Il declino del Barça è scandito da scelte avventate, acquisti sbagliati e una diffusa incompetenza calcistica. Un esempio. Nell’estate del 2017, quando doveva sostituire Neymar trasferitosi al Psg, la dirigenza rifiutò Kylian Mbappé e Erling Haaland, che nel frattempo sarebbero diventati i più forti al mondo, preferendogli il disastroso Ousmane Dembélé. Parte della responsabilità va attribuita al presidente Josep Maria Bartomeu, un rampollo della borghesia catalana che ha ereditato un’azienda che produce i finger degli aeroporti; lui è uno dei “mercanti locali”, spesso degli analfabeti calcistici, che si succedono alla presidenza di un “club di quartiere” e che “intendono vivere in città fino alla loro morte, curandosi soprattutto della loro reputazione lì”. La lista degli acquisti sbagliati dal Barcellona sotto la sua presidenza, che hanno mano mano allargato il buco di bilancio, meriterebbe un capitolo a sé.

Non è un caso che il Barça sia la squadra con il più alto debito al mondo, oltre un miliardo di euro. Riusciranno a riprendersi? “Non penso che andranno in bancarotta e saranno costretti a retrocedere, come è successo alla Fiorentina vent’anni fa. All’epoca non c’erano queste regole di bilancio che hanno proibito al Barcellona di continuare a spendere e ad accumulare debiti. Il Barça sta entrando in un periodo di austerity calcistica simile a ciò che l’economia spagnola e italiana hanno subito dieci anni fa in cui non potrà comprare i migliori e magari sarà costretta a vendere i gioielli di famiglia. Per dirla come Warren Buffet, ‘quando scende l’acqua vedi chi nuota nudo’. Durante la pandemia è scesa l’acqua: i club hanno perso tanti soldi perché non c’era più il pubblico e le squadre che già spendevano troppo sono entrate in crisi. Il club inglesi, come il Chelsea o il Manchester City, hanno speso tanto quest’estate perché hanno degli asset di valore: uno stadio di proprietà e tanti giocatori di qualità. Lo stadio del Barça, invece, risale al 1957. E non ha più tanti grandi giocatori: gli unici ad avere mercato sono Pedri e Frenkie De Jong”. Questo spiega perché il club era così fortemente a favore della Super Lega; il nuovo torneo era l’ultima speranza per sopravvivere al vertice. “Certo, JP Morgan ha promesso 300 milioni di euro a ogni club al momento della firma. Il Barça ha pensato: con quei soldi tappiamo i buchi, teniamo Messi e sopravviviamo un altro giorno. E se sei il presidente del Barça, eletto dai soci ogni sei anni, pensi soprattutto alla tua sopravvivenza nel breve termine. Molti altri club che si trovavano in una situazione finanziaria migliore sono rimasti più defilati. Ma per il Barça questo progetto era molto importante, perché erano disperati”.

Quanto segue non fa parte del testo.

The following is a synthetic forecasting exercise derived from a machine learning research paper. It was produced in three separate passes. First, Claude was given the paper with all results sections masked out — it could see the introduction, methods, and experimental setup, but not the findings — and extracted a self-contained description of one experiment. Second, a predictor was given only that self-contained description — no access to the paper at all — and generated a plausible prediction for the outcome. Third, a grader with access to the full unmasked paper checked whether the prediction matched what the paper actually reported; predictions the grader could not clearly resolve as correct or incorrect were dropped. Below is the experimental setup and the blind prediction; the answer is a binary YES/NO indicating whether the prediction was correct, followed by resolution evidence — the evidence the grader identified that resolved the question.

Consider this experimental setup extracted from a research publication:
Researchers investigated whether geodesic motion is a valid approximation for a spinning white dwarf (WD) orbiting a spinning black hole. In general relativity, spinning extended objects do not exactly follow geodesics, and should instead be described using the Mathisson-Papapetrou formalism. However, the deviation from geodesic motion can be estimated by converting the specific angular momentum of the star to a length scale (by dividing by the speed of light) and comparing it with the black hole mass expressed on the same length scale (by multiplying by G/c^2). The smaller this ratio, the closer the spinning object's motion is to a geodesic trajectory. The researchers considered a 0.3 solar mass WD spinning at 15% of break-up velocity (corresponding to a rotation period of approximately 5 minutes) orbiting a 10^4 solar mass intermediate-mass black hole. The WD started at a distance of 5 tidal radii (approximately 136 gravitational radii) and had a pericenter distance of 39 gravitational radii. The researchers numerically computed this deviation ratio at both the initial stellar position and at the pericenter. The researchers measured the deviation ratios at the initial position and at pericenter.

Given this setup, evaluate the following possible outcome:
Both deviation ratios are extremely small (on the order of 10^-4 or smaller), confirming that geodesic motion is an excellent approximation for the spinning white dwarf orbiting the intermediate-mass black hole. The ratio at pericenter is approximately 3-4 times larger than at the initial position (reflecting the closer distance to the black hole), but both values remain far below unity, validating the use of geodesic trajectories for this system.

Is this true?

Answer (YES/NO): NO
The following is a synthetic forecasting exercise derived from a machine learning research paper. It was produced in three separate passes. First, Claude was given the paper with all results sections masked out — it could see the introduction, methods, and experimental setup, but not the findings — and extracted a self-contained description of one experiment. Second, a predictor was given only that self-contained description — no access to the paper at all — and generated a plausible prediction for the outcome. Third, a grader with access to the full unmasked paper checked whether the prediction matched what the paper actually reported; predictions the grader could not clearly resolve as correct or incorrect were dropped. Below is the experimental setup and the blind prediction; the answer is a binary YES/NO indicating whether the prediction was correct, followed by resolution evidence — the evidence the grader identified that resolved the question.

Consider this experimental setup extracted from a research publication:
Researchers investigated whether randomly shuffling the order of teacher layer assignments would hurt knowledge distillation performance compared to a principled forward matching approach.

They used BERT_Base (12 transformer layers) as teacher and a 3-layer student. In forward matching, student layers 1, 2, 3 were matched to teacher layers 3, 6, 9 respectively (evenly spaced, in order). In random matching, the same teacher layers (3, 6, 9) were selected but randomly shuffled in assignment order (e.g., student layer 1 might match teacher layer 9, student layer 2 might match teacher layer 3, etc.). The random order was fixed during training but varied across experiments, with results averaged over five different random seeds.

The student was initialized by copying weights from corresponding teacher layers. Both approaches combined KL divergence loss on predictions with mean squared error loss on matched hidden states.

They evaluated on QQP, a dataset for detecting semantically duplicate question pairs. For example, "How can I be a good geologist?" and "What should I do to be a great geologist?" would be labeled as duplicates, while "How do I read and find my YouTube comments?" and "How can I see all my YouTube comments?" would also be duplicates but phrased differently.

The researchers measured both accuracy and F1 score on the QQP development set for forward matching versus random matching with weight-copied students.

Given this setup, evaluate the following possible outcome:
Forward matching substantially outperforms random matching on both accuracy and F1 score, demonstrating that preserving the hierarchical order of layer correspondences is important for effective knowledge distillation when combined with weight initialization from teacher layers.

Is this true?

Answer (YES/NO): NO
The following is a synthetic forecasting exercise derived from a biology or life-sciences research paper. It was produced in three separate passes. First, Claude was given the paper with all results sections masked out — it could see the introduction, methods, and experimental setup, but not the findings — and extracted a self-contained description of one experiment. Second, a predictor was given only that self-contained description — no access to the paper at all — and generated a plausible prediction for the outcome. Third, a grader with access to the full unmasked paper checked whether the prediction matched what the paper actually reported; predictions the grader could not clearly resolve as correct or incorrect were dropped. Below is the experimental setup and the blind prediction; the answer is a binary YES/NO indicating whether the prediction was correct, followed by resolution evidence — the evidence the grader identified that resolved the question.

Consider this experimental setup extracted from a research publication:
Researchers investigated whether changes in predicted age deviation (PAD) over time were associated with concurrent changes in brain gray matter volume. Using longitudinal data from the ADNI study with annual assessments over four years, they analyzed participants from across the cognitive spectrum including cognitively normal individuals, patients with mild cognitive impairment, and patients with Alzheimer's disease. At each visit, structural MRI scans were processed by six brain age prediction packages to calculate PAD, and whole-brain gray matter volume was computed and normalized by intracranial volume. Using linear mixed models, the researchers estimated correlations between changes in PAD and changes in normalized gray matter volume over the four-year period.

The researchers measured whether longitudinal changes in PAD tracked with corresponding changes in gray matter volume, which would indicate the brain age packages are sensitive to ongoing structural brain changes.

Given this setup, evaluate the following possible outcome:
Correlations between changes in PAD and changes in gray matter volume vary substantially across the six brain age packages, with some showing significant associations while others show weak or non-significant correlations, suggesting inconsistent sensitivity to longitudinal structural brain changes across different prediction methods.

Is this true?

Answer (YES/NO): YES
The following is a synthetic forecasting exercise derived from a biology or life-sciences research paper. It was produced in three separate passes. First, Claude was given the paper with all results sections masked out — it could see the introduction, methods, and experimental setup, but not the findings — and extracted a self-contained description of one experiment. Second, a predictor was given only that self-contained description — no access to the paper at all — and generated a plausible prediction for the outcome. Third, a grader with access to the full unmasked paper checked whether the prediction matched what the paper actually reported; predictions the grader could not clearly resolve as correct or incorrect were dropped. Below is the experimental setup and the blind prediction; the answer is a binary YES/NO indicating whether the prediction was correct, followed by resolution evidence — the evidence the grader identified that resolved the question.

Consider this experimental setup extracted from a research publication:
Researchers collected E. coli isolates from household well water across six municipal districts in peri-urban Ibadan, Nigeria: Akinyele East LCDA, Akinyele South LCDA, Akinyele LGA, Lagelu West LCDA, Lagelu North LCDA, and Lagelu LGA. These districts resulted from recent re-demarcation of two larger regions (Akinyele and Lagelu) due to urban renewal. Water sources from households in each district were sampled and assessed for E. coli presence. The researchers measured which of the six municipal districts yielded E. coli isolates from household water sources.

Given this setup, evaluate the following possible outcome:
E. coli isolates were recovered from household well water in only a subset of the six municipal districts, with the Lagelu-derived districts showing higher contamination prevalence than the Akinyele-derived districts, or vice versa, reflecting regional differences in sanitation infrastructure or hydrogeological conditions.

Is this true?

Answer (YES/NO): NO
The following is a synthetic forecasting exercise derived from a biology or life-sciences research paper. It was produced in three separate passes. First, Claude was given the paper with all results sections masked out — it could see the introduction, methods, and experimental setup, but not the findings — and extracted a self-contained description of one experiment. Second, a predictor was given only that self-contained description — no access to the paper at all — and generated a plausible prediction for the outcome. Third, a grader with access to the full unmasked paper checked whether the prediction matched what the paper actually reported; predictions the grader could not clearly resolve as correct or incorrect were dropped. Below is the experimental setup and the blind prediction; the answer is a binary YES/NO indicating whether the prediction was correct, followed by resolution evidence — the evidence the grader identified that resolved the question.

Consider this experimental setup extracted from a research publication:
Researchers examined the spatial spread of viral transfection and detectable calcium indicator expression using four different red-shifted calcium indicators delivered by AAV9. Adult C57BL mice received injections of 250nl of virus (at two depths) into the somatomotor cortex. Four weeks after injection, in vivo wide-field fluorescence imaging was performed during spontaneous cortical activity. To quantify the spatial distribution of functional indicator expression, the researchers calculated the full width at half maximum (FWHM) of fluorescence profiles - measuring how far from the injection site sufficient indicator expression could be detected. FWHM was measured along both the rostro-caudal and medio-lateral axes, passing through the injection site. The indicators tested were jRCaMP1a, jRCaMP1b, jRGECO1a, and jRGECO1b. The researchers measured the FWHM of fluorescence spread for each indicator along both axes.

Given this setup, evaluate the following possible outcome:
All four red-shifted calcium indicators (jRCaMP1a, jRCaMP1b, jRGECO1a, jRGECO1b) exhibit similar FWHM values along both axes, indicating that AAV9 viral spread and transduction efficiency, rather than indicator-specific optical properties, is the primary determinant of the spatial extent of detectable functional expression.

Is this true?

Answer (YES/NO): NO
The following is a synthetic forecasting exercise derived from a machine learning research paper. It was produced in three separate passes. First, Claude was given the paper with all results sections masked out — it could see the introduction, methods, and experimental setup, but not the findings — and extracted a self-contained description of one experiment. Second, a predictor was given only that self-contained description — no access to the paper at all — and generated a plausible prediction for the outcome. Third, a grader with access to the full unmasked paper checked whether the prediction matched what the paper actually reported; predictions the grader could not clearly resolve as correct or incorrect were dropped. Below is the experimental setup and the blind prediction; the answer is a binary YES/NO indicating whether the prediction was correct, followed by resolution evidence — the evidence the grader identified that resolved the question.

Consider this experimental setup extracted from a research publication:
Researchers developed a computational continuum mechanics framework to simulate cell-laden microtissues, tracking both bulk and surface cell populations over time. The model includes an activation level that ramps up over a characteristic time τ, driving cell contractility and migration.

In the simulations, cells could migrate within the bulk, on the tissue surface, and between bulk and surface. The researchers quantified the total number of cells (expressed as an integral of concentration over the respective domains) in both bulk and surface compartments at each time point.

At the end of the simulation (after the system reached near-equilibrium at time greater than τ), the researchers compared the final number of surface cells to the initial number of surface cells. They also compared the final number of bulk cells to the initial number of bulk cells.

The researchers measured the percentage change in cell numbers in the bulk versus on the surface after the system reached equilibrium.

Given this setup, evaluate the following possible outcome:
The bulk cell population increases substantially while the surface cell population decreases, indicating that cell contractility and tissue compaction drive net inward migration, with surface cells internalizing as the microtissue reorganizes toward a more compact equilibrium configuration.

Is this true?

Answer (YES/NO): NO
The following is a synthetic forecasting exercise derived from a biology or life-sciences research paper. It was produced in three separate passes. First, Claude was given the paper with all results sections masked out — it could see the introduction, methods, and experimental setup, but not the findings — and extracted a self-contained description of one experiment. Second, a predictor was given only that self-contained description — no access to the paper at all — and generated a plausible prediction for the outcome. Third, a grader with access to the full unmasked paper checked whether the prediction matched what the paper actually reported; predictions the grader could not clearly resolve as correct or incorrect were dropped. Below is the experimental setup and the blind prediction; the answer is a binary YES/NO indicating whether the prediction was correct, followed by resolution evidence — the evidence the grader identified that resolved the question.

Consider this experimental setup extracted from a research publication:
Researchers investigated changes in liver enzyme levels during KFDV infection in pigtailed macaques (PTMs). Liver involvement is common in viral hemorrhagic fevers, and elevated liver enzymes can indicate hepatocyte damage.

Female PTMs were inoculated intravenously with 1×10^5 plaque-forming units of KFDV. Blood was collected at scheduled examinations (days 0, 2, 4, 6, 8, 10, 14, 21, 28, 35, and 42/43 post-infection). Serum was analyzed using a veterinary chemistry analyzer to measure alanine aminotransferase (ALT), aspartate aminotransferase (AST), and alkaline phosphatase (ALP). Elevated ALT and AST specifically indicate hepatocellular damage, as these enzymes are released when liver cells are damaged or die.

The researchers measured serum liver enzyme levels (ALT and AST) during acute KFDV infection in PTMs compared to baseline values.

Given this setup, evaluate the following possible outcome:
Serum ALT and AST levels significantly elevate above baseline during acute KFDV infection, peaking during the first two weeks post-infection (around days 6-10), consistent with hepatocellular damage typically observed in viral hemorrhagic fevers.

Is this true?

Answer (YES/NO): NO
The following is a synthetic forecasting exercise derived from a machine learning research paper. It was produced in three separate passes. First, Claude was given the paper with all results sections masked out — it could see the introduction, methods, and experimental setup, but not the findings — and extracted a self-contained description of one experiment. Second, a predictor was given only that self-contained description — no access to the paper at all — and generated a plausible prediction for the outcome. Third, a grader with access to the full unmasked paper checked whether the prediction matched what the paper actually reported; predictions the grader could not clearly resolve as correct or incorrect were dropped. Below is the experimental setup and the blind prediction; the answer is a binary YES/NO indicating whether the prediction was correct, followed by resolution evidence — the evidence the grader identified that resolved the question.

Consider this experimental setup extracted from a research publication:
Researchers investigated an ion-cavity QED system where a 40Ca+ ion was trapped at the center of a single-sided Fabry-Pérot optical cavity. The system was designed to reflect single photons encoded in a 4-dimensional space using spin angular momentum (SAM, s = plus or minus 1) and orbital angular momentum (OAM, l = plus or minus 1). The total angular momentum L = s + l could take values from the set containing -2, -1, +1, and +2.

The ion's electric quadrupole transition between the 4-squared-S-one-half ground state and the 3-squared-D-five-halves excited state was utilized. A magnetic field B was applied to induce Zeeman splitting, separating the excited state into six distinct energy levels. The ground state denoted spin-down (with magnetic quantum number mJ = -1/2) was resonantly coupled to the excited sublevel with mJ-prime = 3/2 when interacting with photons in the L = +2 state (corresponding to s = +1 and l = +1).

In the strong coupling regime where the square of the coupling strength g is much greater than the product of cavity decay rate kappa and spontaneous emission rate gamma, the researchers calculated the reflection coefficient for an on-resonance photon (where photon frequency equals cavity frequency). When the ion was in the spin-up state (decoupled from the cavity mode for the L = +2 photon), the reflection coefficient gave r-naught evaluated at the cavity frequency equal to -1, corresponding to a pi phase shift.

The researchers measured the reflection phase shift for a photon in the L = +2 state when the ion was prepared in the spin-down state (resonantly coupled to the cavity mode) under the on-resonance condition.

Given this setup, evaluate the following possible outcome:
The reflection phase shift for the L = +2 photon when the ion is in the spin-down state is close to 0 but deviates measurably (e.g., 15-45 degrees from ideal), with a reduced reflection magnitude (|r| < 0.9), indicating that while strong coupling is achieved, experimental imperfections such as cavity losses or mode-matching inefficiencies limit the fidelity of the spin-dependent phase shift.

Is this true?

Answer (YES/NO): NO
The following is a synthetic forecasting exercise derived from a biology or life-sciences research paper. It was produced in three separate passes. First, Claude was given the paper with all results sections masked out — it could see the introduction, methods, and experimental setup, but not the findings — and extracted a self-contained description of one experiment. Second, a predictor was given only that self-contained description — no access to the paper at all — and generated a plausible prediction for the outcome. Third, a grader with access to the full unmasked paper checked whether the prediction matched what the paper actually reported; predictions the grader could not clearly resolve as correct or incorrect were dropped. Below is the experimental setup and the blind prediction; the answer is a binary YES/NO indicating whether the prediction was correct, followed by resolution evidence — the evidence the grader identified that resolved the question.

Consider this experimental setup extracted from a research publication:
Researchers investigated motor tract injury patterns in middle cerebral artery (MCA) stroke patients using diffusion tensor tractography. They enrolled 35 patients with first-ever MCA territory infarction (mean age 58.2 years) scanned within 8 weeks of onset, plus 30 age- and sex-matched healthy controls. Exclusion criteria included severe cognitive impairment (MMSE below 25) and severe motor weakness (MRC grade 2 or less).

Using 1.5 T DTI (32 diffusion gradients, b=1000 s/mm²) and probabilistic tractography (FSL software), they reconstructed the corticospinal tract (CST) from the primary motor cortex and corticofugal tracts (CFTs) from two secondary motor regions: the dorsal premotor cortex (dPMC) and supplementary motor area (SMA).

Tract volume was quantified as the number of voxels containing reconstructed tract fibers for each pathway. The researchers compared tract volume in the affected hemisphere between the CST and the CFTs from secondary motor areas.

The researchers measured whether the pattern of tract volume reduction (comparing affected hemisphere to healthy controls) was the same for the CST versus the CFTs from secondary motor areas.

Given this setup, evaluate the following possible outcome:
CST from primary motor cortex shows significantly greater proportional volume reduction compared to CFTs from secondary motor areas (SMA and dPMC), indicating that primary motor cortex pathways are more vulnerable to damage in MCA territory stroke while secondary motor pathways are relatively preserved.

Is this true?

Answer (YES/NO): NO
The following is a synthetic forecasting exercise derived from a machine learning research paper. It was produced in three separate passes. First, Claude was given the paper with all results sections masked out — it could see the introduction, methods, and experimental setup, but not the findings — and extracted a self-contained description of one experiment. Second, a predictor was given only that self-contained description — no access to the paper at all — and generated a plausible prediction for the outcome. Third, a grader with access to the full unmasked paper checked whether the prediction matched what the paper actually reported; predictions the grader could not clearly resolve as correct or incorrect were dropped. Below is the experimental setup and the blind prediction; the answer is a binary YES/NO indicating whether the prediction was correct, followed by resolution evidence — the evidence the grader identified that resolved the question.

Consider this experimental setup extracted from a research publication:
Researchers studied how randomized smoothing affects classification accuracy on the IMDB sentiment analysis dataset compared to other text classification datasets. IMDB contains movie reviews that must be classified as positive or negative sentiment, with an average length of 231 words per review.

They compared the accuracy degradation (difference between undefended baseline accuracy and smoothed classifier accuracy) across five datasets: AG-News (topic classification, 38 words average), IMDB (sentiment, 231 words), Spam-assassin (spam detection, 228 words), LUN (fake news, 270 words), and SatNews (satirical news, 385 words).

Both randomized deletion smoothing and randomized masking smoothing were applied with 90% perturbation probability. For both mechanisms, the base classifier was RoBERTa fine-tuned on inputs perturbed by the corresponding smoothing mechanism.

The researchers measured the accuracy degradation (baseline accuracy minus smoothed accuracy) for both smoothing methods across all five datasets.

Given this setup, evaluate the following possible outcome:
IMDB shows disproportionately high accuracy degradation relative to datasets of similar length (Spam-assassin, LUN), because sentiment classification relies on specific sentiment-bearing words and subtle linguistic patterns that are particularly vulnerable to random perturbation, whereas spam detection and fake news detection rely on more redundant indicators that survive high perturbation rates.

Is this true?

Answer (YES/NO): YES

Kuper non è un fan della Super Lega; per lui questo trofeo esiste già e si chiama Champions League. Ma la debacle del nuovo torneo riporterà il calcio più vicino alla gente e alle comunità locali? Quest’idea va di gran moda tra i conservatori di Boris Johnson. “La maggior parte dei club perdono soldi, ma è qualcosa che è sempre successo. Molte squadre sono fallite negli anni Duemila ma nel giro di pochi anni sono rinate e continueranno a esistere. È difficile trovare un’attività più sostenibile del calcio, uno sport che esiste su molti livelli. In Italia la Juventus solitamente vince; la maggior parte degli altri club non ambiscono allo scudetto e i tifosi lo sanno. Nonostante questo, la gente continua ad andare allo stadio per vedere altre persone, per fare parte della comunità. In molti si preoccupano della sostenibilità del calcio, ma mi chiedo quale sia il problema. I club non esistono per fare soldi ma per servire i tifosi e ci riescono molto bene. Quale altra attività identitaria può vantare lo stesso successo?”.